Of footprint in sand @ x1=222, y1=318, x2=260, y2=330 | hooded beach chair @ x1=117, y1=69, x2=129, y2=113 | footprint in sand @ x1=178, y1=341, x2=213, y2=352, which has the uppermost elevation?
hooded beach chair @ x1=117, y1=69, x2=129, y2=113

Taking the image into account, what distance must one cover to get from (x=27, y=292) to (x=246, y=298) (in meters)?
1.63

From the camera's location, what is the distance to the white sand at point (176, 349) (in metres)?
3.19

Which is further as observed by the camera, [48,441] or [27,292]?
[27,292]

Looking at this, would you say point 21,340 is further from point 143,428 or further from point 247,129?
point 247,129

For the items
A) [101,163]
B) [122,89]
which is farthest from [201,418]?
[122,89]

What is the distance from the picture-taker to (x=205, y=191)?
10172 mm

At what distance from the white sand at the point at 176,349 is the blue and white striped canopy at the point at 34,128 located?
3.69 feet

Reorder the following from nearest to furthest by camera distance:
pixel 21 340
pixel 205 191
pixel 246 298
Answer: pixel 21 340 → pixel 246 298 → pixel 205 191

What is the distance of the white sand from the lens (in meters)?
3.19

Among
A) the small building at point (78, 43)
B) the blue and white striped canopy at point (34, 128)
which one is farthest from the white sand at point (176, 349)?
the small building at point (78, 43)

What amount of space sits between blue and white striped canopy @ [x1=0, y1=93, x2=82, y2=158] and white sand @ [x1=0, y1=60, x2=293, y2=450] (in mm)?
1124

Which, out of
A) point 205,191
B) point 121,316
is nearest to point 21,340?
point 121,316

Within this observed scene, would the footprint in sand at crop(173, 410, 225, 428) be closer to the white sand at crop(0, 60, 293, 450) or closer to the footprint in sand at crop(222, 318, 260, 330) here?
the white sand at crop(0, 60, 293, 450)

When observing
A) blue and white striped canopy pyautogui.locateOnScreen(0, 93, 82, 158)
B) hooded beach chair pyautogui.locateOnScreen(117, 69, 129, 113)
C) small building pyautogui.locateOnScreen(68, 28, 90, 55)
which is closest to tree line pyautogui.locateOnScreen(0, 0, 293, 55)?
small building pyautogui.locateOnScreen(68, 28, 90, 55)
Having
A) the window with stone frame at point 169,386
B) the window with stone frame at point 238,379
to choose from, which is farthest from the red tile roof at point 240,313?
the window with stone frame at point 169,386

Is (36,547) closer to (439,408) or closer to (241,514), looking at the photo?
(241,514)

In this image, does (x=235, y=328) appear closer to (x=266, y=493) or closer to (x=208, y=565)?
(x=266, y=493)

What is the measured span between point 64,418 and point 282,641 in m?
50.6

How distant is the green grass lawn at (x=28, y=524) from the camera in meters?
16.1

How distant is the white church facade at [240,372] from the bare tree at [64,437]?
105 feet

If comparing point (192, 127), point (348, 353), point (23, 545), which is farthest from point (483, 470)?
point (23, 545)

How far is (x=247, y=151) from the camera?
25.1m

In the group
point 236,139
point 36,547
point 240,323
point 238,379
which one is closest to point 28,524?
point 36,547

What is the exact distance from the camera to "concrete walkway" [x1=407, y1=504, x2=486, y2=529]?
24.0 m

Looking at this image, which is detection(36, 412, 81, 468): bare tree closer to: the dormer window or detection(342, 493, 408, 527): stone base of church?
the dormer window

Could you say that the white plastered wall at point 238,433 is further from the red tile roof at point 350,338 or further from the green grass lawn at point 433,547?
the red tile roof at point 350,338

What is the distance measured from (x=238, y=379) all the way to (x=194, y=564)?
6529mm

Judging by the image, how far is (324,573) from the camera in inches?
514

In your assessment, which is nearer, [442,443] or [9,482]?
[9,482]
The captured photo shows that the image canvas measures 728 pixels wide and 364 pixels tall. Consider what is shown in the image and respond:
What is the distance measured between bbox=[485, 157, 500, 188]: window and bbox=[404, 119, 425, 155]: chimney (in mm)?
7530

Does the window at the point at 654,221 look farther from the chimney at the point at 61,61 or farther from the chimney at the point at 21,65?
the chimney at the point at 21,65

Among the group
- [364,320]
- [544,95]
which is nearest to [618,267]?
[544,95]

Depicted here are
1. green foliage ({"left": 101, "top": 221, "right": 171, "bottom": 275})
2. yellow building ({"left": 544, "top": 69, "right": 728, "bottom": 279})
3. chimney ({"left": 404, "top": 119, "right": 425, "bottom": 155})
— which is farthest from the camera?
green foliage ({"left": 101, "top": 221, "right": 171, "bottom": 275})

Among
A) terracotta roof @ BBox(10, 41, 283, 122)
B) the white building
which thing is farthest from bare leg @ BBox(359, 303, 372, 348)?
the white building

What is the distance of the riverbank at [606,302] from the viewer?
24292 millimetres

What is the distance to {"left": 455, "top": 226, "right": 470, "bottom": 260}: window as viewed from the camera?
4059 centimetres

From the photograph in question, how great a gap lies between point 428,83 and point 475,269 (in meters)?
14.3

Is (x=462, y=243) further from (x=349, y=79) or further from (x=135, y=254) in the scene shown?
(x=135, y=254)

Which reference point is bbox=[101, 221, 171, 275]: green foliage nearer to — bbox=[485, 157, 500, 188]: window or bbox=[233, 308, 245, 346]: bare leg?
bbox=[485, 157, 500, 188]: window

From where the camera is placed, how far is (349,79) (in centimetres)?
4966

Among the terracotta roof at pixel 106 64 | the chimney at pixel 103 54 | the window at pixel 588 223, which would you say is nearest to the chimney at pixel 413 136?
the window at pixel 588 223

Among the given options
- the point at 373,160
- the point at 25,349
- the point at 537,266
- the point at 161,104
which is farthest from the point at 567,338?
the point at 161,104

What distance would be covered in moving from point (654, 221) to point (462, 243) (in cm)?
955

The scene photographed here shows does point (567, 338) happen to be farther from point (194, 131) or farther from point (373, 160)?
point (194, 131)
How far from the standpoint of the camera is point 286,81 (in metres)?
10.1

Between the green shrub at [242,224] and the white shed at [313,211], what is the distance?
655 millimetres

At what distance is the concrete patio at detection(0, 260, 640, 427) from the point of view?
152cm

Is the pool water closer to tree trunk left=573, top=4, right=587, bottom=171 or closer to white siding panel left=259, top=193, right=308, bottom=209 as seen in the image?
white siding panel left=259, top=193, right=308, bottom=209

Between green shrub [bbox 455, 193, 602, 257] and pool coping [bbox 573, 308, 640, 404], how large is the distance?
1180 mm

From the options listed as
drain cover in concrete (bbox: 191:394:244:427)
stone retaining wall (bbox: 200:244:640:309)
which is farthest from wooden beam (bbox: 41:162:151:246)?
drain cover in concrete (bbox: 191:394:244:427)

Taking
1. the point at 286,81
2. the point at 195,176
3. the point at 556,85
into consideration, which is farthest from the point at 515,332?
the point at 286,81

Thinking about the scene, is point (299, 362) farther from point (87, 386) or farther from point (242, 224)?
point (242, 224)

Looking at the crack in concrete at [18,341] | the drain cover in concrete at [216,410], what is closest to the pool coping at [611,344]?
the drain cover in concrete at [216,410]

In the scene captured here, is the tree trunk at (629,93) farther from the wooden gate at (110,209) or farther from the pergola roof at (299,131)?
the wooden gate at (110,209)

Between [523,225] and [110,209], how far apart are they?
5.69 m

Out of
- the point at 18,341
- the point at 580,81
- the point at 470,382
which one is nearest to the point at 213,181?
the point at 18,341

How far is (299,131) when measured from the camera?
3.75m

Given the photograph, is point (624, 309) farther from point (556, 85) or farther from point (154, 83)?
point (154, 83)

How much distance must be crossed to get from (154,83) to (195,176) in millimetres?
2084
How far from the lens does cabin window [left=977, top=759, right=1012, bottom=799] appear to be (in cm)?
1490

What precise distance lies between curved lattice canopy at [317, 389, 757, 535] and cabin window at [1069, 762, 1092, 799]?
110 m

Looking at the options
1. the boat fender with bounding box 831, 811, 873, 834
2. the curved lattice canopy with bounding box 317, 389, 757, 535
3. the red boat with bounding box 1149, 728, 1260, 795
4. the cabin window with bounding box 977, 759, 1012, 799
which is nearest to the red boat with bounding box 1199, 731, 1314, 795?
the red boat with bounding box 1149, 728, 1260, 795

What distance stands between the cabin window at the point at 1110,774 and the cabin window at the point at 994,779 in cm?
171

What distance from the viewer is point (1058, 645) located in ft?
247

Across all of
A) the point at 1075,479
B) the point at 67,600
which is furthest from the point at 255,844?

PROBLEM: Recast the lines of the listing above, from the line containing "Could you say" down to the line containing "24292 millimetres" (both ends included), as a Markdown table with the columns Row and Line. Number the rows in order and omit blank lines.

WRITTEN ANSWER:
| Row | Line |
|---|---|
| 1 | Could you say that the white plastered wall at point 238,433 is further from the red tile roof at point 350,338 or further from the green grass lawn at point 433,547? |
| 2 | the red tile roof at point 350,338 |
| 3 | What is the distance measured from (x=238, y=379) all the way to (x=194, y=564)? |
| 4 | 6529mm |
| 5 | Judging by the image, how far is (324,573) from the camera in inches? |
| 6 | 514 |
| 7 | In your assessment, which is nearer, [442,443] or [9,482]? |
| 8 | [9,482] |
| 9 | The captured photo shows that the image canvas measures 728 pixels wide and 364 pixels tall. Consider what is shown in the image and respond: |
| 10 | What is the distance measured between bbox=[485, 157, 500, 188]: window and bbox=[404, 119, 425, 155]: chimney (in mm)? |
| 11 | 7530 |
| 12 | Does the window at the point at 654,221 look farther from the chimney at the point at 61,61 or farther from the chimney at the point at 21,65? |
| 13 | the chimney at the point at 21,65 |
| 14 | Among the group |
| 15 | - [364,320] |
| 16 | - [544,95] |
| 17 | which is nearest to [618,267]? |
| 18 | [544,95] |
| 19 | Depicted here are |
| 20 | 1. green foliage ({"left": 101, "top": 221, "right": 171, "bottom": 275}) |
| 21 | 2. yellow building ({"left": 544, "top": 69, "right": 728, "bottom": 279}) |
| 22 | 3. chimney ({"left": 404, "top": 119, "right": 425, "bottom": 155}) |
| 23 | — which is farthest from the camera? |
| 24 | green foliage ({"left": 101, "top": 221, "right": 171, "bottom": 275}) |
| 25 | Among |
| 26 | A) terracotta roof @ BBox(10, 41, 283, 122) |
| 27 | B) the white building |
| 28 | which thing is farthest from bare leg @ BBox(359, 303, 372, 348)? |
| 29 | the white building |
| 30 | What is the distance of the riverbank at [606,302] from the viewer? |
| 31 | 24292 millimetres |